**** SUPPLIED TEXT ****

Father and son Bill and Paul West of Aberdeen’s CASC are among the business owners that have been forced to adapt during the pandemic.

But despite the uphill battle faced by the hospitality industry, the resilience of the well-known local brand has proved inspiring.

CASC – an acronym for cigars, ale, Scotch and coffee – was launched in December 2013, which saw a new bar join the city’s food and drink scene on Stirling Street.

Within the space of a decade, followers of CASC have been treated to a new bottle shop, on King Street, the installation of a new beer garden at the bar and a website expansion.

Outside CASC Bar, on Stirling Street.

Paul, 36, said all of these were implemented “in order to diversify.”


The concept of CASC stemmed from Bill and Paul having little to no interest in visiting other bars in the city, explaining “it was the same old lager everywhere, very little whisky to choose from and certainly no cigars on offer.”

Paul, formerly a taxi driver, had no hospitality background before opening the venue.

He said: “We launched so dad and I would have somewhere to go. Up to that point the bars in the city didn’t really interest us.

“We effectively just wanted to build our dream bar and if others wanted to come and enjoy it then even better.

The bar area.

“Due to the overwhelming amount of like-minded people coming in, it soon became our business. CASC is a business born out of passion.”

The brand offers beers from all over the world, with its bar boasting 28 beer lines – 16 lines for its guest selection and 12 lines reserved for permanent beers made up mostly by local breweries.

These include Six Degrees North, Brew Toon, Cromarty, Fierce and many more.

The tap list changes almost daily.

The bar, a Gold Standard Havana Cigar Specialist, also has one of the largest selections of non-Cuban cigars in the country and serves over 500 Scotch and world whiskies, as well as high-quality coffee.

What changed from March 2020?

When the pandemic struck, Bill and Paul immediately started thinking up ways to continue serving customers both online and face-to-face (when restrictions allowed).

They built an extension at the entrance of the bar, known as the Sidecar, as well as CASC Shop which opened in December 2020.

The capacity at CASC Bar pre-coronavirus was 129 but decreased to 55 at the height of the pandemic. This included their outside space which could seat a further 18 people.

There is currently a team of 14 working at the bar.

“We knew it would be a challenge to open the shop during the pandemic as it was done during the same week as our bar reopened,” Paul said.

“It was a lot of work but thankfully word of mouth spread very quickly and all our loyal CASCers were quick to support us.”

CASC Shop offers the same products as CASC Bar but in off-sale form.

‘Online sales skyrocketed’

“It has certainly been difficult,” Paul added. “The first six months of the pandemic forced us to change and adapt quite a lot.

“We expanded our online business by offering more products, including a growing list of merch.

“Aside from the grants and furlough we relied heavily on online sales, which thankfully skyrocketed. We were shipping orders out daily, not just around the UK but internationally also.

Paul West, co-founder and co-owner of CASC.

“We are seeing sparks of normality returning so hopefully a return to pre-pandemic days is not far off.”

Looking ahead, the business owners will continue to put an emphasis on the support local message.

CASC Bar is running a Tap Takeover with Six Degrees North this Saturday (January 29) to celebrate the launch of a new permanent beer line, pouring Wanderlust Wheat.

**** SUPPLIED DATA ****

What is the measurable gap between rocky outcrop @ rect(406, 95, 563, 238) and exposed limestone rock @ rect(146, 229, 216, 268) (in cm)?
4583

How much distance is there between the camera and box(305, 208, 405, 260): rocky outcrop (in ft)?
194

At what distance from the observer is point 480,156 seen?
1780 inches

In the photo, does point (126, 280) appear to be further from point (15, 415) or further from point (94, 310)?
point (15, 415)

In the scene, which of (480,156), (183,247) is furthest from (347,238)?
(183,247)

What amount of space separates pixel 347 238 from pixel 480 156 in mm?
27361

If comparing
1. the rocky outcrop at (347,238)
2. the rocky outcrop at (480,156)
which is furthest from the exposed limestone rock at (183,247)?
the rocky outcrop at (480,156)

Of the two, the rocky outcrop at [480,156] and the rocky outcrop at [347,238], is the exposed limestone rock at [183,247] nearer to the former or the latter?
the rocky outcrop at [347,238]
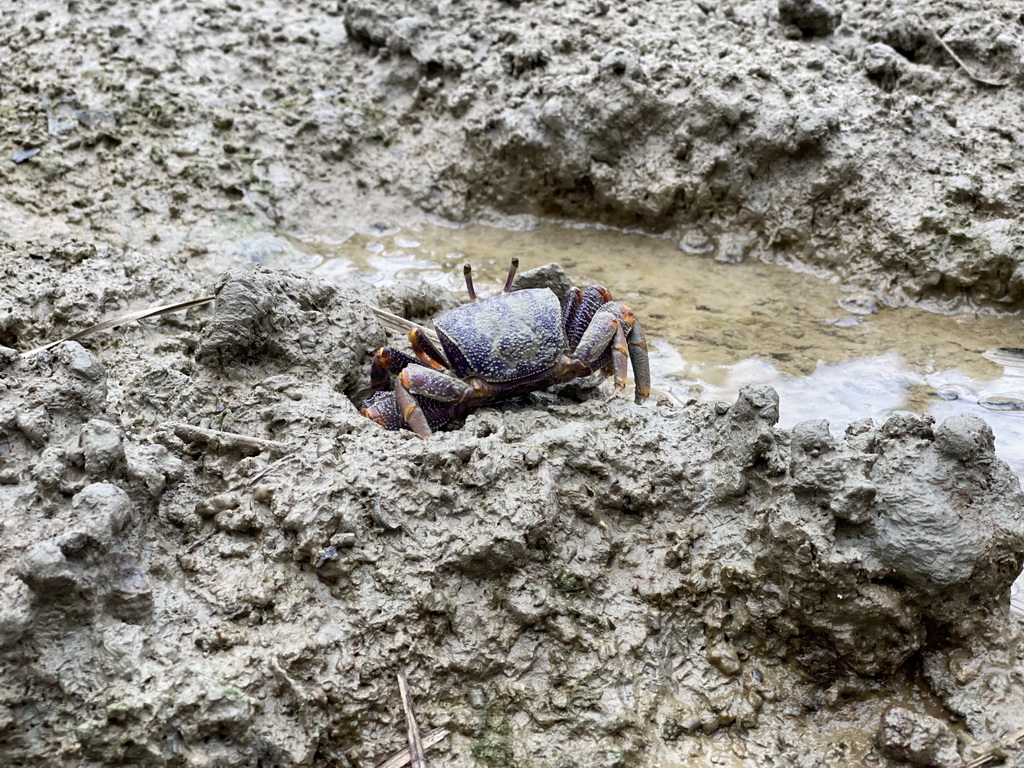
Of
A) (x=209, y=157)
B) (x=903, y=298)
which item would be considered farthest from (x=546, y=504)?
(x=209, y=157)

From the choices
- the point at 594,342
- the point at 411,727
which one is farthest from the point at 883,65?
the point at 411,727

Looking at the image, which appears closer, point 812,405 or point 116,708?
point 116,708

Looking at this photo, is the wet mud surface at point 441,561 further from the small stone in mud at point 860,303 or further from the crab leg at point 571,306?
the small stone in mud at point 860,303

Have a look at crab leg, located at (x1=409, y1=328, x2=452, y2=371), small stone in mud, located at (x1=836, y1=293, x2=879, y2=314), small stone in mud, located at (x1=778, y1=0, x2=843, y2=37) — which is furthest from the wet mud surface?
small stone in mud, located at (x1=778, y1=0, x2=843, y2=37)

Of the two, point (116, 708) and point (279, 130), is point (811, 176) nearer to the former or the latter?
point (279, 130)

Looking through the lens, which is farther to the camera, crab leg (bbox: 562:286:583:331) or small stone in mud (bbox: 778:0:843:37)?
small stone in mud (bbox: 778:0:843:37)

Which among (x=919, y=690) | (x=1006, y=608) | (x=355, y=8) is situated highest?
Answer: (x=355, y=8)

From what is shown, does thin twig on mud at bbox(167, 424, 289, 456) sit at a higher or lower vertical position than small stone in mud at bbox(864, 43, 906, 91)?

****

Can you turn the paragraph in the CASC article that begins "The bar, a Gold Standard" into a short bulleted list that keeps its main facts?

**RESPONSE BELOW:**
- Gold Standard Havana Cigar Specialist
- One of the largest selections of non-Cuban cigars in the country
- Over 500 Scotch and world whiskies
- High-quality coffee